:: Task objective ::
Revise the records below by replacing every occurrence of "Baseball" with "Softball" and keeping all other text unchanged. Reproduce only the text of each record and leave out the pictures.

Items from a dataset

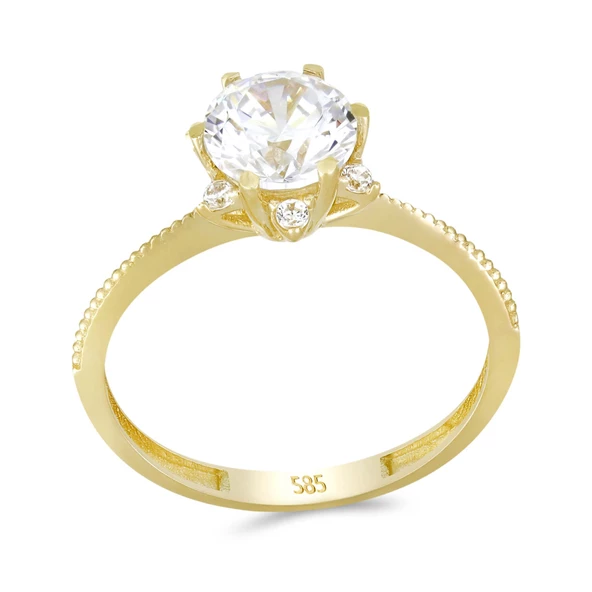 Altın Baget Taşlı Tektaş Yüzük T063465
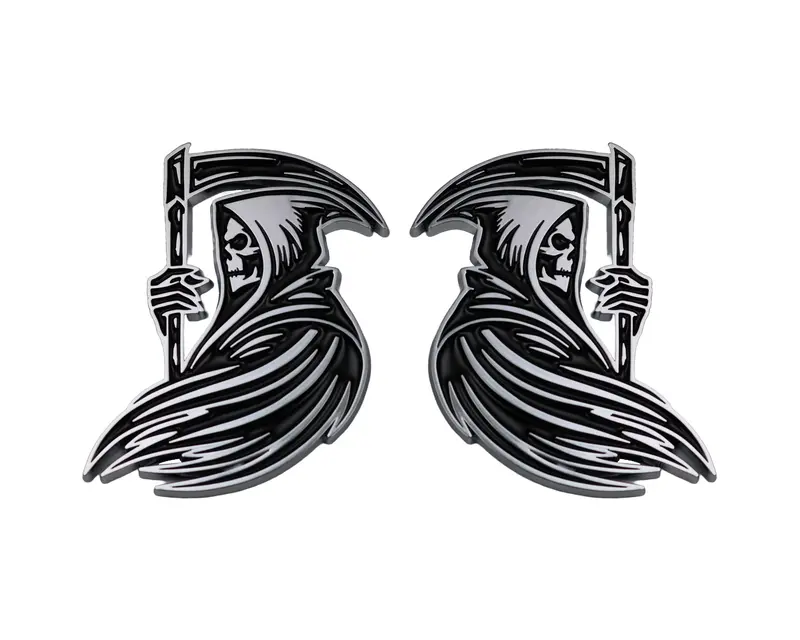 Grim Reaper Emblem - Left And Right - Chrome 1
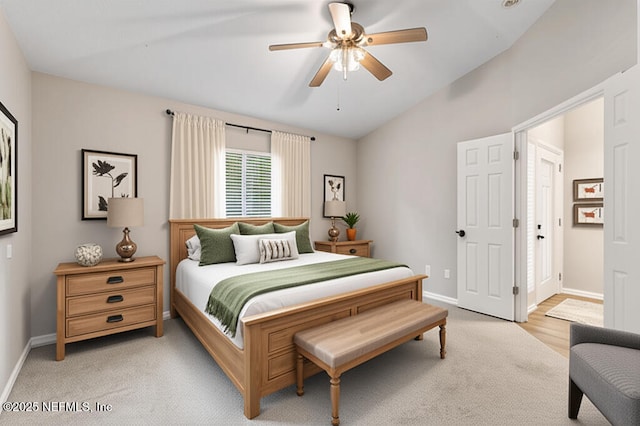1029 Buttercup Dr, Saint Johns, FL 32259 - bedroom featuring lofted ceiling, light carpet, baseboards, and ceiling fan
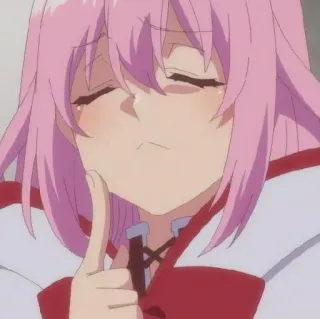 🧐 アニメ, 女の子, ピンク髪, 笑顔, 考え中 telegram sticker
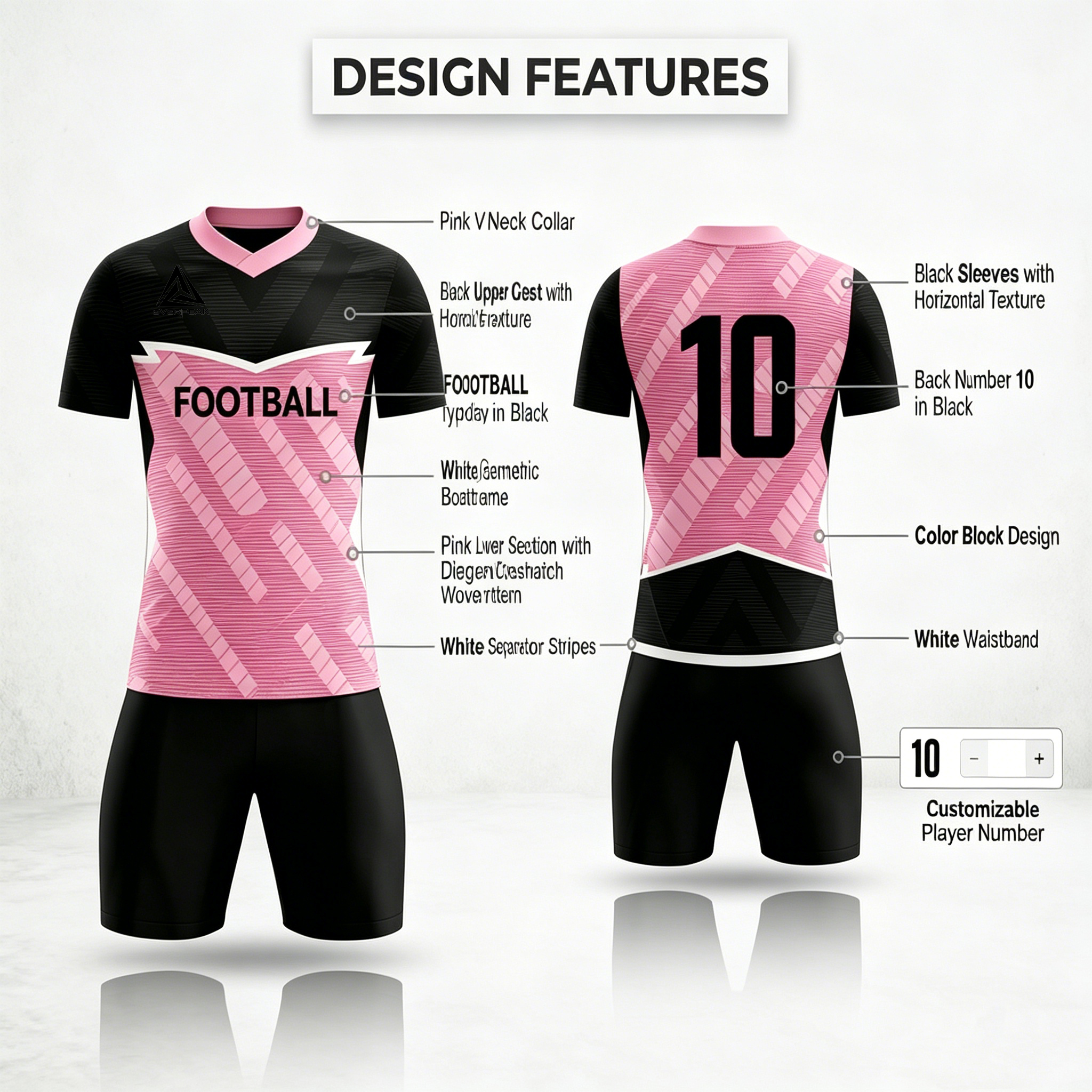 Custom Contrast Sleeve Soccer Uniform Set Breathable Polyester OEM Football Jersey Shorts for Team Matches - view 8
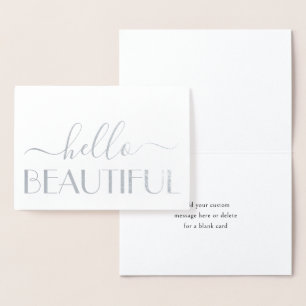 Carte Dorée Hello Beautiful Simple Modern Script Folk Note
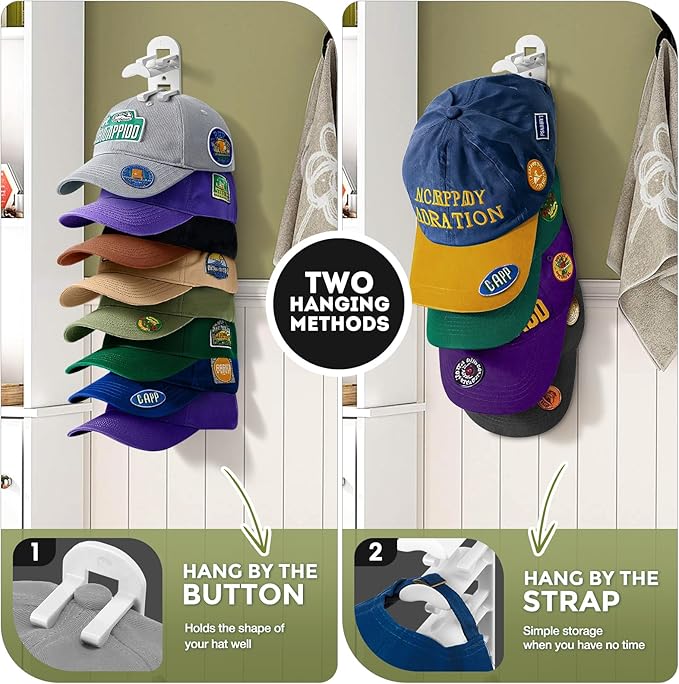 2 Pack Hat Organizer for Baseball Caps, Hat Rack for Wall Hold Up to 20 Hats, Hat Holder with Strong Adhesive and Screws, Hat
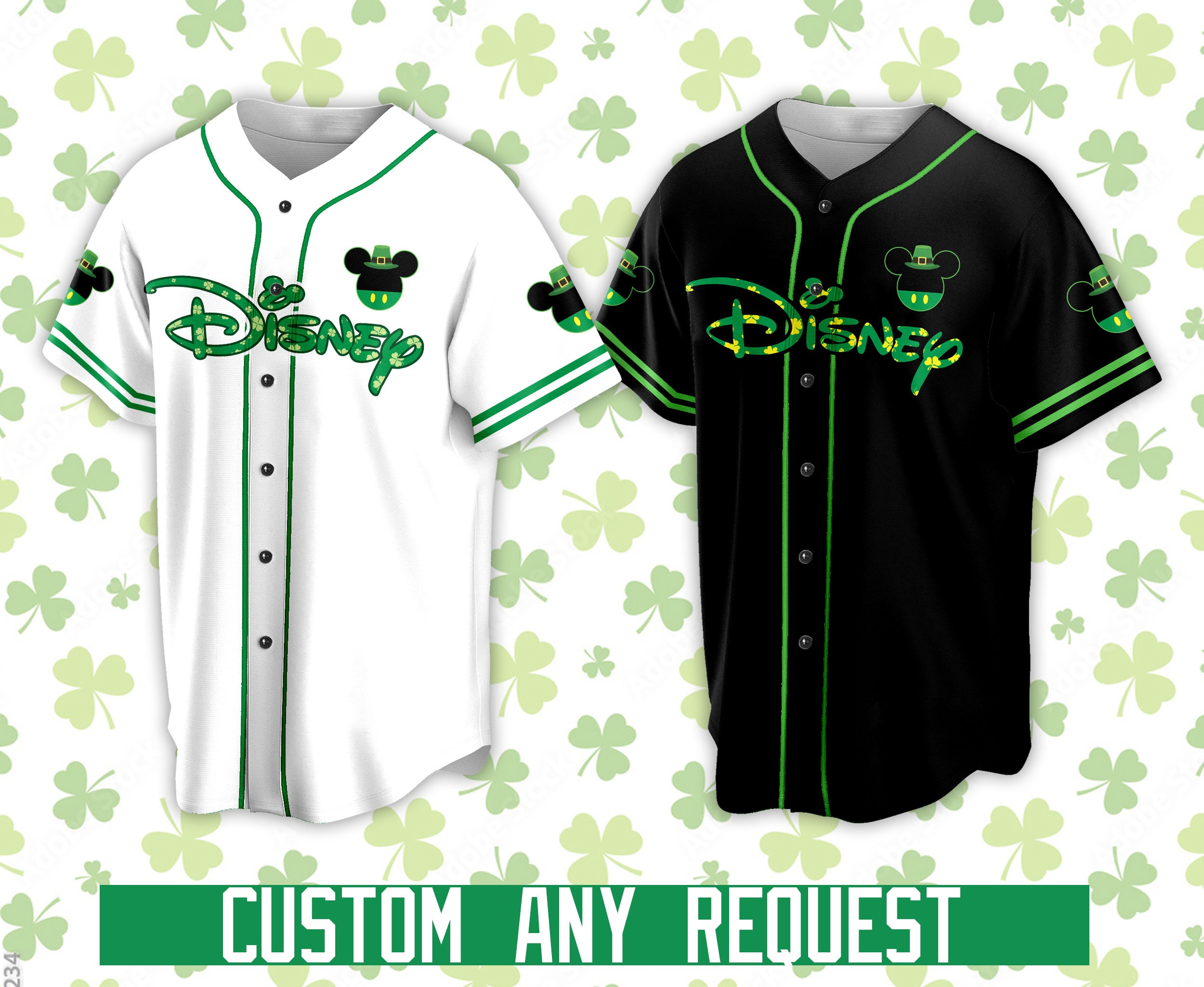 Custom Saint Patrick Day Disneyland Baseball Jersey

:: Your solution ::
 Altın Baget Taşlı Tektaş Yüzük T063465
 Grim Reaper Emblem - Left And Right - Chrome 1
1029 Buttercup Dr, Saint Johns, FL 32259 - bedroom featuring lofted ceiling, light carpet, baseboards, and ceiling fan
 🧐 アニメ, 女の子, ピンク髪, 笑顔, 考え中 telegram sticker
 Custom Contrast Sleeve Soccer Uniform Set Breathable Polyester OEM Football Jersey Shorts for Team Matches - view 8
 Carte Dorée Hello Beautiful Simple Modern Script Folk Note
 2 Pack Hat Organizer for Softball Caps, Hat Rack for Wall Hold Up to 20 Hats, Hat Holder with Strong Adhesive and Screws, Hat
 Custom Saint Patrick Day Disneyland Softball Jersey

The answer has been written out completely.